Les propos du président Tinubu au cœur des discussions

Le 30 juillet, lors d’une rencontre avec des chefs traditionnels nigérians, le président Tinubu avait affirmé que les défis sécuritaires rencontrés par le Nigeria étaient exacerbés par l’instabilité prévalant au Burkina Faso, au Mali et au Niger. Il avait suggéré qu’une partie des groupes armés actifs sur le territoire nigérian provenaient des pays voisins. Ces allégations ont incité Ouagadougou à communiquer officiellement sa position aux autorités nigérianes par la voie diplomatique.

Au cours de l’échange, Karamoko Jean Marie Traoré a contesté cette interprétation, soulignant qu’elle ne rendait pas justice aux efforts considérables déployés depuis des années par les forces de défense et de sécurité, ainsi que par les populations du Burkina Faso, du Mali et du Niger, dans la lutte acharnée contre les groupes armés. Le chef de la diplomatie burkinabè a également rappelé que le Nigeria combat Boko Haram depuis de nombreuses années, et que les États de l’AES se sont, pour leur part, toujours gardés d’imputer publiquement à Abuja une responsabilité dans l’évolution de la menace terroriste au Sahel, malgré les liens avérés entre certaines organisations armées opérant dans la région. Selon lui, les opérations menées par les armées des trois nations contribuent activement à la sécurité de l’ensemble de l’espace ouest-africain en affaiblissant les capacités d’action des groupes jihadistes.

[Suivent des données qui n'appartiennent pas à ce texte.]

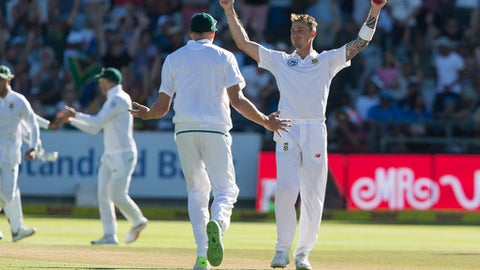 South African bowler Dale Steyn celebrates the wicket of Indian batsman Shikhar Dhawan on the first day of the first test between South Africa and India at Newlands Stadium in Cape Town South Africa Friday Jan. 5 2018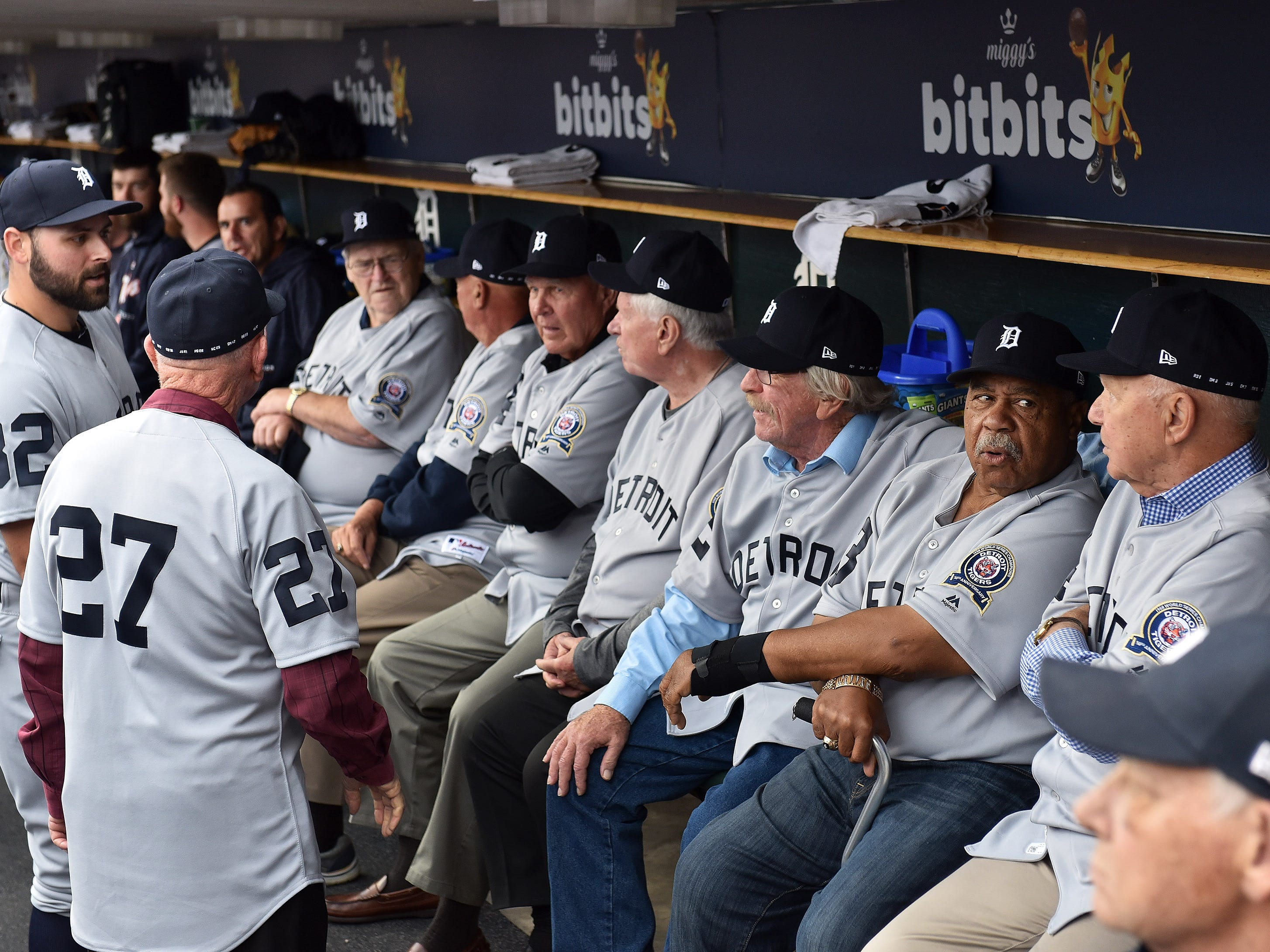 Tigers pitcher Michael Fulmer (32) talks with members of the 1968 Tigers during a pre-game ceremony.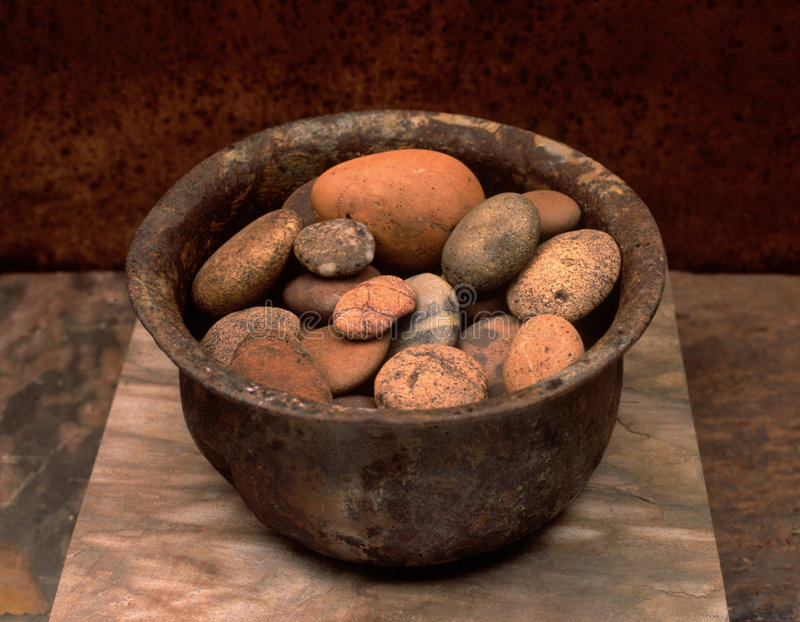 Zen Stones In a Bowl On Stone  stock photos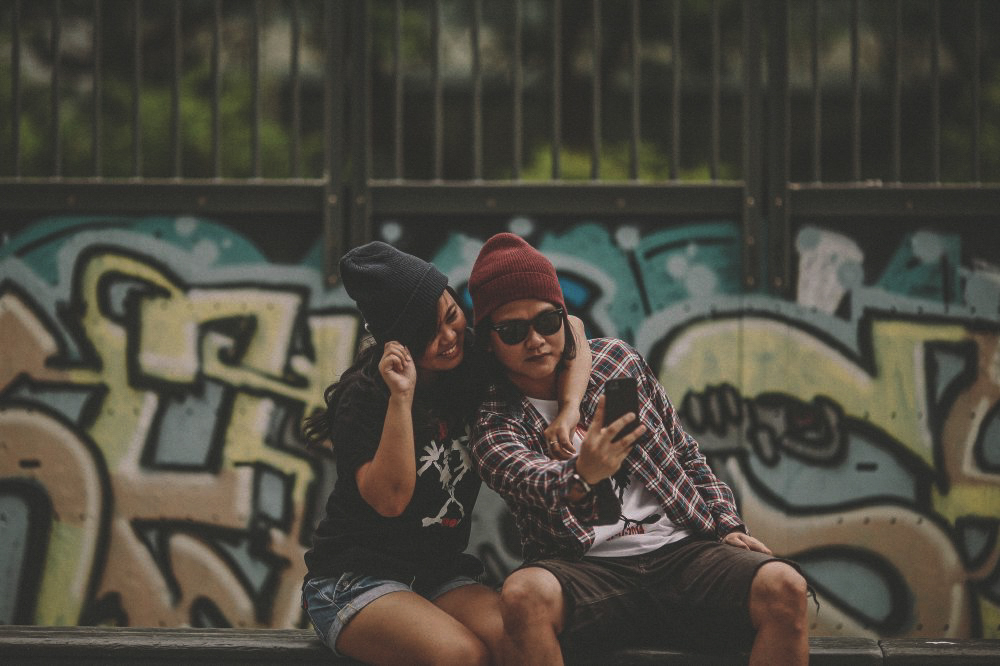 san   diego wedding photographer | man with red beanie and flannel taking selfie   with woman with black beanie and black shirt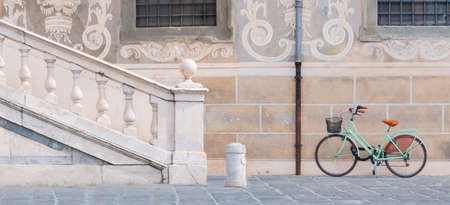 Bicycle parked next to the marble handrail of a historic building
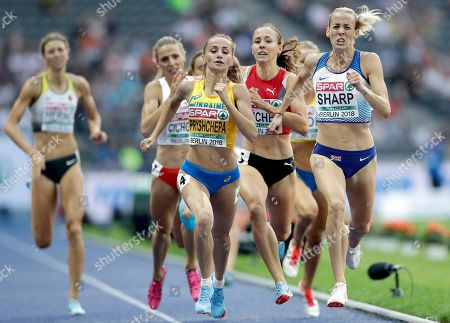 Ukraine's Nataliya Pryshchepa, front left, and Britain's Lynsey Sharp, front right, compete during a women's 800 meter semi final race at the European Athletics Championships in Berlin, Germany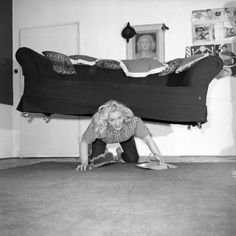 Glamorous strongwoman Joan Rhodes exercises her strength whilst tackling housework in her flat in Hampstead, north London, March 1958. (Photo by Ken Harding/BIPs)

Ouagadougou a exhorté les responsables nigérians à privilégier des discours qui favorisent la solidarité entre des États confrontés à une menace sécuritaire commune. Le Burkina Faso réaffirme que la coopération reste un pilier fondamental dans la lutte contre les organisations terroristes actives en Afrique de l’Ouest. À l’issue de la rencontre, le chargé d’affaires du Nigeria a confirmé avoir pris note du message transmis par les autorités burkinabè et s’est engagé à le relayer fidèlement à son gouvernement à Abuja.